**Prompt**
Change each occurrence of "Royalty Free" to "Licensed" throughout the material below, keeping every other part of the lines unchanged. Omit the pictures from the answer.

------ Data shown ------

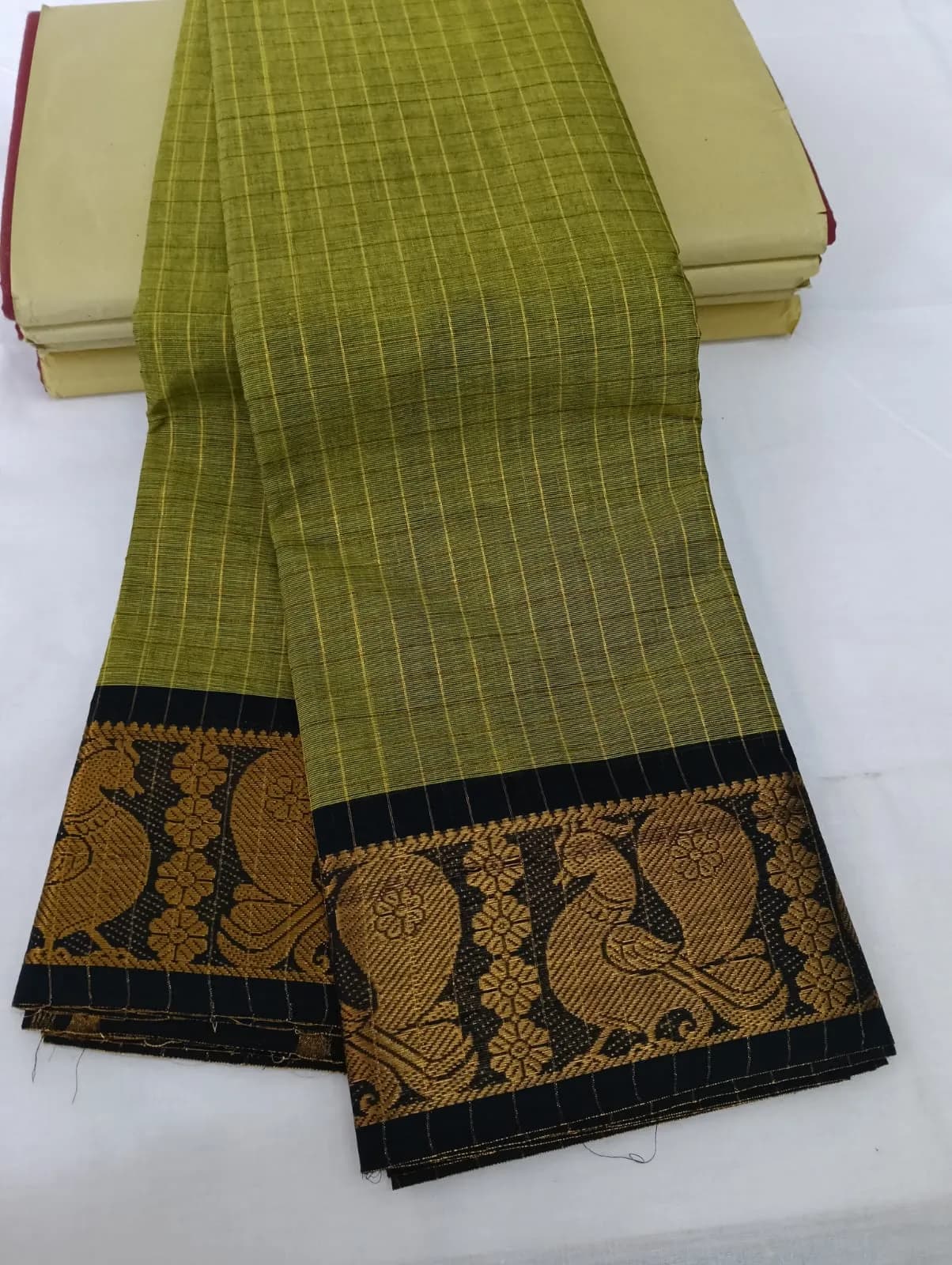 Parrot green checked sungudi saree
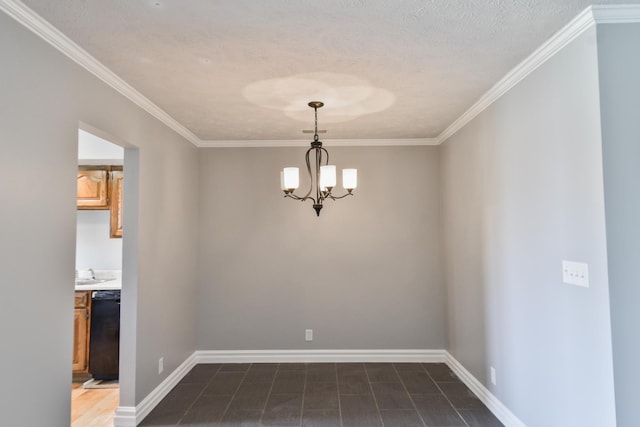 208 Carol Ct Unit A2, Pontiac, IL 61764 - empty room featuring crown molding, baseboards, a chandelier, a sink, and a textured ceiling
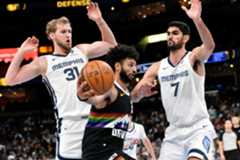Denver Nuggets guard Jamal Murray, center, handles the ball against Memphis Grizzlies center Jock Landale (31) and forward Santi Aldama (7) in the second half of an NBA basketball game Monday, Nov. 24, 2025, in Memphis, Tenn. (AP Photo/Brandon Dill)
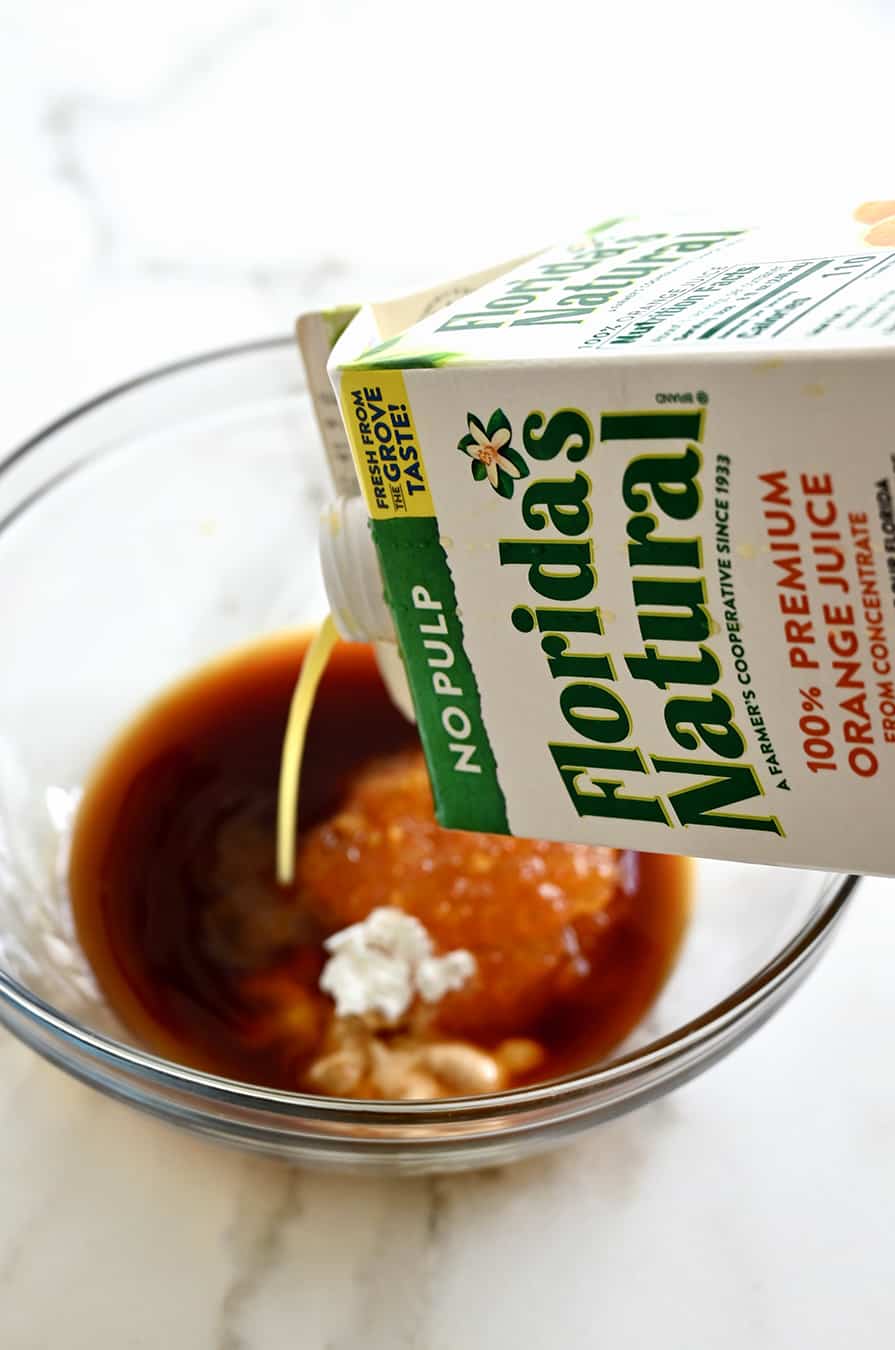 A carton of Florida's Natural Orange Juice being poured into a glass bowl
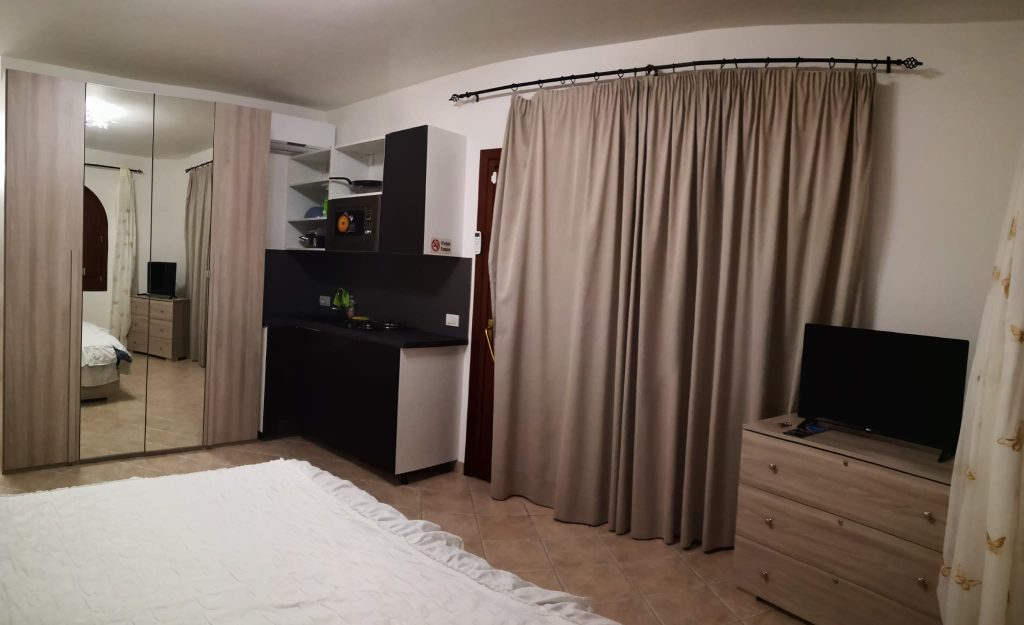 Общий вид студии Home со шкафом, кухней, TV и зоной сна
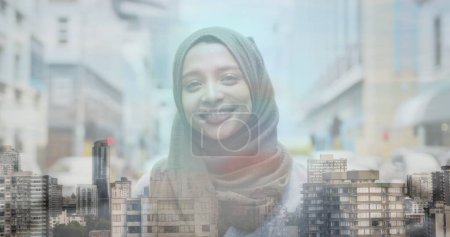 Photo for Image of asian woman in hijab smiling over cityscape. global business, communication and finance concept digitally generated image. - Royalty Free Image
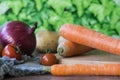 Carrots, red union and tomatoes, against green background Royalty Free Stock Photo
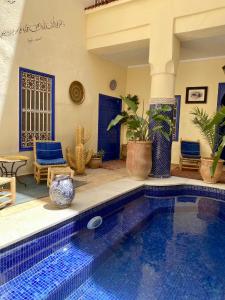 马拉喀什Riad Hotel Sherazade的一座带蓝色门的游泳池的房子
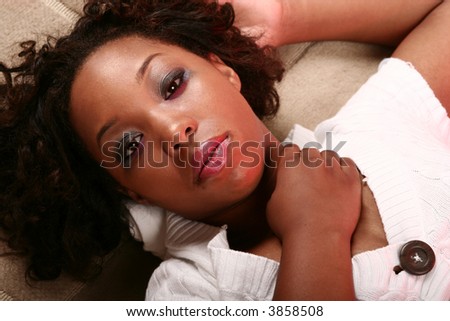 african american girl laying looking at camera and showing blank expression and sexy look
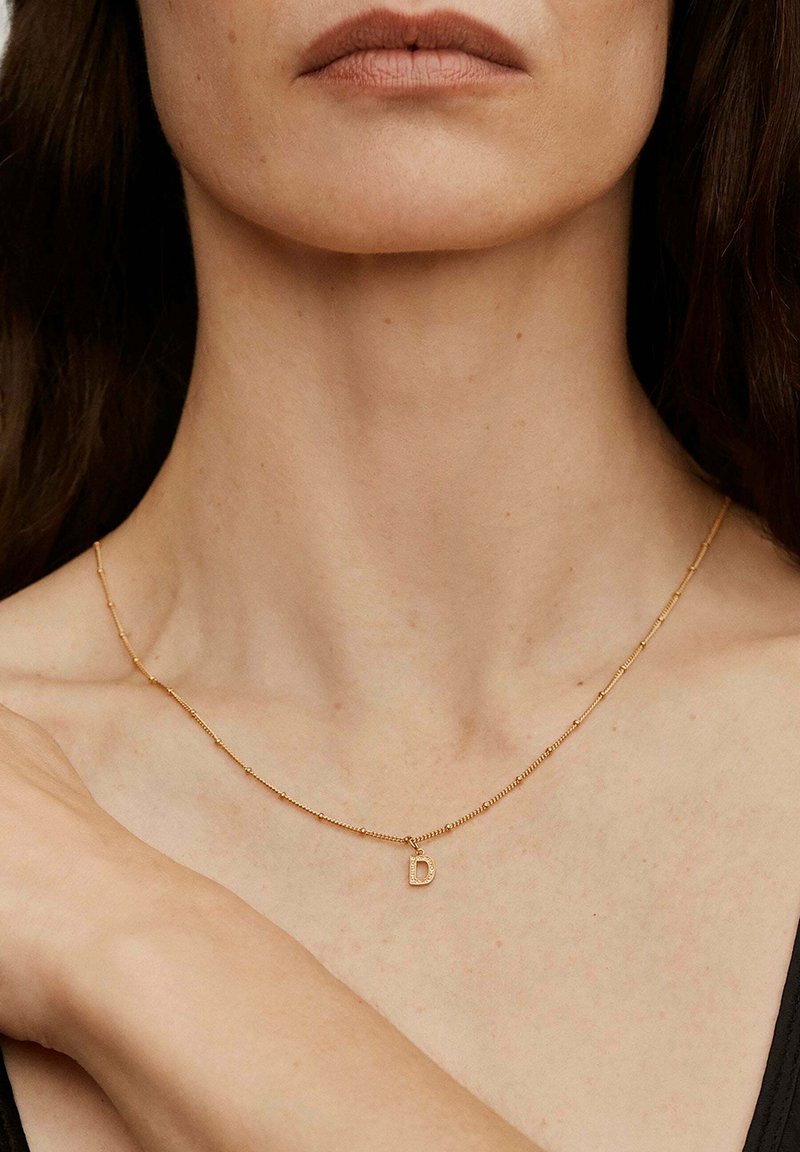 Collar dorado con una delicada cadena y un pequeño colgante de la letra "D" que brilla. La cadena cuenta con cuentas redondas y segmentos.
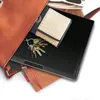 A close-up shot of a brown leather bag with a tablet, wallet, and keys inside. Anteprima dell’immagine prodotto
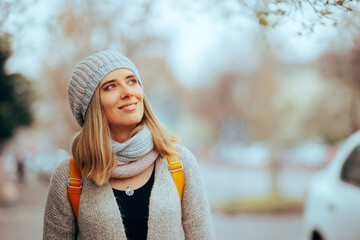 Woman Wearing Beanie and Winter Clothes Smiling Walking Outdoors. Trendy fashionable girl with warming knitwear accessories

------

**Your solution**
 Parrot green checked sungudi saree
 208 Carol Ct Unit A2, Pontiac, IL 61764 - empty room featuring crown molding, baseboards, a chandelier, a sink, and a textured ceiling
Denver Nuggets guard Jamal Murray, center, handles the ball against Memphis Grizzlies center Jock Landale (31) and forward Santi Aldama (7) in the second half of an NBA basketball game Monday, Nov. 24, 2025, in Memphis, Tenn. (AP Photo/Brandon Dill)
 A carton of Florida's Natural Orange Juice being poured into a glass bowl
 Общий вид студии Home со шкафом, кухней, TV и зоной сна
 Photo for Image of asian woman in hijab smiling over cityscape. global business, communication and finance concept digitally generated image. - Licensed Image
 Carrots, red union and tomatoes, against green background Licensed Stock Photo
 马拉喀什Riad Hotel Sherazade的一座带蓝色门的游泳池的房子
 african american girl laying looking at camera and showing blank expression and sexy look
 Collar dorado con una delicada cadena y un pequeño colgante de la letra "D" que brilla. La cadena cuenta con cuentas redondas y segmentos.
 A close-up shot of a brown leather bag with a tablet, wallet, and keys inside. Anteprima dell’immagine prodotto
 Woman Wearing Beanie and Winter Clothes Smiling Walking Outdoors. Trendy fashionable girl with warming knitwear accessories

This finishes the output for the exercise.